PASSAGE:
..............................

A long-time Bill, George Wilson graded out above average in every season from 2008-2012, including 3 seasons as a starter (2009, 2011, and 2012). His best seasons were 2009 and 2012, when he was Pro Football Focus’ 4th and 8th ranked safety respectively. As a free agent in 2013, Wilson, then going into his age 32 season, was forced to settle for a short-term deal and only played 420 snaps as a reserve in 2013, though he did play well. Wilson moved into the starting lineup when Bernard Pollard got hurt in 2014, but he struggled mightily, grading out as Pro Football Focus’ 83rd ranked safety out of 88 eligible. Now going into his age 34 season, he won’t draw much interest on the open market.

DT Karl Klug

Karl Klug, a 2011 5th round pick, has never played more than 520 snaps in a season and has only once played more than 338 snaps. However, he’s graded out above average in all 4 seasons he’s been in the league, maxing out as Pro Football Focus’ 14th ranked defensive tackle in 2013 despite playing just 330 snaps. The 6-3 275 pounder is only a situational player, but can provide valuable interior pass rush in sub packages and would be a nice pickup for anyone who signs him this off-season.

Potential Cap Casualties

OT Michael Oher

In one of the NFL’s most head-scratching moves last off-season, the Titans gave Michael Oher a 4-year, 20 million dollar deal, even though he was coming off of an awful season to end a generally inconsistent and disappointing 5-year tenure in Baltimore, after going in the first round in 2009. In 2013, his final year in Baltimore, he was Pro Football Focus 68th ranked offensive tackle out of 76 eligible. In 2014, his first year in Tennessee, Oher predictably struggled once again, grading out as Pro Football Focus’ 75th ranked offensive tackle out of 84 eligible in 11 games, before going down for the season with an injury. The 9 million dollars they guaranteed him was absurd, but it’s already been paid so it’s a sunk cost. The Titans could easily cut him this off-season, a move that would save them 4 million in cash and immediately free up 2 million in cap space.

RB Shonn Greene

Another weird free agent signing by the Titans, Shonn Greene was a backup caliber running back masquerading as a starter in New York with the Jets for 4 years to start his career, but, even in a league where the position is becoming devalued, the Titans gave him a 3-year deal worth 10 million dollars with 4.5 million guaranteed 2 off-seasons ago. Greene rewarded them with 171 carries for 687 yards (4.02 YPC) and 6 touchdowns over the past 2 seasons, while catching 7 passes for 52 yards. Owed 3.35 million between salary and bonuses in the final year of his contract, the Titans should cut him to save that amount in cash and on the cap. He’s going into his age 30 season, got arrested this year, and shouldn’t be making anything more than the league minimum.

..............................

STORED DATA:
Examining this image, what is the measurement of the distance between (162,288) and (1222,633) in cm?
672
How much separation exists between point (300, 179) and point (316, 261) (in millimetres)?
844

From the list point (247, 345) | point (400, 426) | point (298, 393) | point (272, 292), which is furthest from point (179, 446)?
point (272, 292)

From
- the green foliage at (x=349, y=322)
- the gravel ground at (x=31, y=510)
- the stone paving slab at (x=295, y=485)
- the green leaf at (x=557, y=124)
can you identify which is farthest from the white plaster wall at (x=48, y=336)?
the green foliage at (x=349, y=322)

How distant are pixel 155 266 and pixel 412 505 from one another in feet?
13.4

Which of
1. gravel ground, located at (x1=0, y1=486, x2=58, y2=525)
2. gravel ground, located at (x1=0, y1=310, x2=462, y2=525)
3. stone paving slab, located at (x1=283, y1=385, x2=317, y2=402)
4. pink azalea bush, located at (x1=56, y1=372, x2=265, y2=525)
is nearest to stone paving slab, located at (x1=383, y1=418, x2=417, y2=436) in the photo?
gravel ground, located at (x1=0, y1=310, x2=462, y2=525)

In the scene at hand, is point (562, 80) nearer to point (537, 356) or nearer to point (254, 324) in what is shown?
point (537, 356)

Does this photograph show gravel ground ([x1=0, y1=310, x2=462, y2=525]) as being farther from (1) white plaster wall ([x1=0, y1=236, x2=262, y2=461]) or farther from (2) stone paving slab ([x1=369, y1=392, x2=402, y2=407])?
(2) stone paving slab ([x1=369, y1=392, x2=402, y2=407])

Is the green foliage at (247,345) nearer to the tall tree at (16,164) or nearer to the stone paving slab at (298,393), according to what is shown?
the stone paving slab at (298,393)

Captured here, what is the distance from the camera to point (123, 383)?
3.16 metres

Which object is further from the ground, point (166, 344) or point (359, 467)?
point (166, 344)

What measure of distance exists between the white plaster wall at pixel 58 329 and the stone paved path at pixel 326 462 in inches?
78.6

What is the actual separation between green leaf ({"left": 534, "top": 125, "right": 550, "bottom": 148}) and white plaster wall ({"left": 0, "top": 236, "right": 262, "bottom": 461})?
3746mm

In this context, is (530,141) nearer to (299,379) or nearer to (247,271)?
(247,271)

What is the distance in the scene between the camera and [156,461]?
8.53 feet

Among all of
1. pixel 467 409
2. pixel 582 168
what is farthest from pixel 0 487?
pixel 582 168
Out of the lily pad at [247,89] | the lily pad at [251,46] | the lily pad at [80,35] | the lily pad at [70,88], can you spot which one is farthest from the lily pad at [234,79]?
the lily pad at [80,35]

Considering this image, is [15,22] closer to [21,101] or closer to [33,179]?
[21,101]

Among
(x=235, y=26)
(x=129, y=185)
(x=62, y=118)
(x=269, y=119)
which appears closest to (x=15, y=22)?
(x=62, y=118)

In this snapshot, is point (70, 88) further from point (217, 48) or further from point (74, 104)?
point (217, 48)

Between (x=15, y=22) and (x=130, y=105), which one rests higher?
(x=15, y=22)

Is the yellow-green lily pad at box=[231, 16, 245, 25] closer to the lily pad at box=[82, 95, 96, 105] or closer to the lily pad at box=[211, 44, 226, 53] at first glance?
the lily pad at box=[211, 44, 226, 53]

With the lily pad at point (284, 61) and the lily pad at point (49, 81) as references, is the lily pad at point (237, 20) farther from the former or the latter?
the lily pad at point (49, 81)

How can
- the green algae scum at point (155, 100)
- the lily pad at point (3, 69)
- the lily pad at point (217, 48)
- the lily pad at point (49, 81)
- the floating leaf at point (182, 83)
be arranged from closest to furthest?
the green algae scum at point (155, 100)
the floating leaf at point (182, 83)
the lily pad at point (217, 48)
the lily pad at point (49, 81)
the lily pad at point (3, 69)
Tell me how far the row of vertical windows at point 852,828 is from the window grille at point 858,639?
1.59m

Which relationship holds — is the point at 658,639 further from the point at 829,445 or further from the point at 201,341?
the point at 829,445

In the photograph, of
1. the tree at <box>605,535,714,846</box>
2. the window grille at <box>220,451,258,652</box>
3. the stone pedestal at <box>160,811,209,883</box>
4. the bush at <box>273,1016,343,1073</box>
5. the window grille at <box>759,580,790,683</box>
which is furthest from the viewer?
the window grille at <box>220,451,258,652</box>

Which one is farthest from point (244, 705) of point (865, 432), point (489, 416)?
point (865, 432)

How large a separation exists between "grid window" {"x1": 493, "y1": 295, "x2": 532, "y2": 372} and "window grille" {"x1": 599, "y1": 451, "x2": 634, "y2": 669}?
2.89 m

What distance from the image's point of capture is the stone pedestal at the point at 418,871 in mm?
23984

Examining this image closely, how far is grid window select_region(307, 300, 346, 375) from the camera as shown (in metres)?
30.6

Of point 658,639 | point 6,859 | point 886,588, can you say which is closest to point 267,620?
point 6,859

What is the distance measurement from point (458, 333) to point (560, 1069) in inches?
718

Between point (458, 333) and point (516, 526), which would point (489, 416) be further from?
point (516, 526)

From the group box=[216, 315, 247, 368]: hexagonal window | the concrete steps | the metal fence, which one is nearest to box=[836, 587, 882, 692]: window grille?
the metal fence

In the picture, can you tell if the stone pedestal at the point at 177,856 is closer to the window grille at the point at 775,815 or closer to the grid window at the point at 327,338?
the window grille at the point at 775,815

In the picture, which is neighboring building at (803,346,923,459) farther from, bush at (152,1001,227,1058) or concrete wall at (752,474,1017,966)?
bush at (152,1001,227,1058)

..............................

TASK INSTRUCTIONS:
1 - Reproduce the Titans roster passage between "OT Michael Oher" and "in cap space.", inclusive.
2 - In the Titans roster passage, why does Michael Oher's 9 million dollar guarantee not stand in the way of cutting him? Answer in one to three sentences.
3 - Pick up the Titans roster passage after its last sentence and keep writing.

WRITTEN RESPONSES:
1 -
OT Michael Oher

In one of the NFL’s most head-scratching moves last off-season, the Titans gave Michael Oher a 4-year, 20 million dollar deal, even though he was coming off of an awful season to end a generally inconsistent and disappointing 5-year tenure in Baltimore, after going in the first round in 2009. In 2013, his final year in Baltimore, he was Pro Football Focus 68th ranked offensive tackle out of 76 eligible. In 2014, his first year in Tennessee, Oher predictably struggled once again, grading out as Pro Football Focus’ 75th ranked offensive tackle out of 84 eligible in 11 games, before going down for the season with an injury. The 9 million dollars they guaranteed him was absurd, but it’s already been paid so it’s a sunk cost. The Titans could easily cut him this off-season, a move that would save them 4 million in cash and immediately free up 2 million in cap space.

2 - That guaranteed money has already been paid, so it is a sunk cost. Cutting Oher would save the Titans 4 million in cash and immediately free up 2 million in cap space.

3 -
TE Craig Stevens

Purely a blocking tight end, the Titans still signed Stevens to a 4-year, 14.4 million dollar deal before the 2012 season. Stevens was a good blocker in his first 2 years in 2012 and 2013, but only caught a combined 25 passes. In 2014, he played just 70 snaps before going down with an injury. Considering the Titans forced him to take a significant pay cut last off-season to stay on the team, there’s little to no chance he sees his scheduled non-guaranteed 3.5 million dollar salary in 2015, which will be his age 31 season.

OLB Kamerion Wimbley

Kamerion Wimbley struggled mightily opposite Derrick Morgan last season, grading out as Pro Football Focus’ 44th ranked 3-4 outside linebacker out of 46 eligible. Owed 2.75 million in cash going into his age 32 season in 2015, Wimbley is unlikely to be back. The Titans would save only 950K on the cap by doing so, but it would get them out of 6 million dollars owed over the next two seasons and he’d be off of their cap completely in 2016, when his cap number would otherwise be 5.15 million (1.8 million if they cut him next off-season.

DT Sammie Lee Hill

Sammie Lee Hill signed a 3-year, 11.4 million dollar deal with the Titans 2 off-seasons ago. In 2013, he graded out about average on 389 snaps and in 2014, he struggle on 597 snaps. He’s owed a non-guaranteed 4 million dollars in 2015 between salary and bonuses and the Titans would save that amount in cash and cap space by cutting him this off-season. Given that he’s a marginal player and that he was investigated for sexual assault this season, they could easily do that.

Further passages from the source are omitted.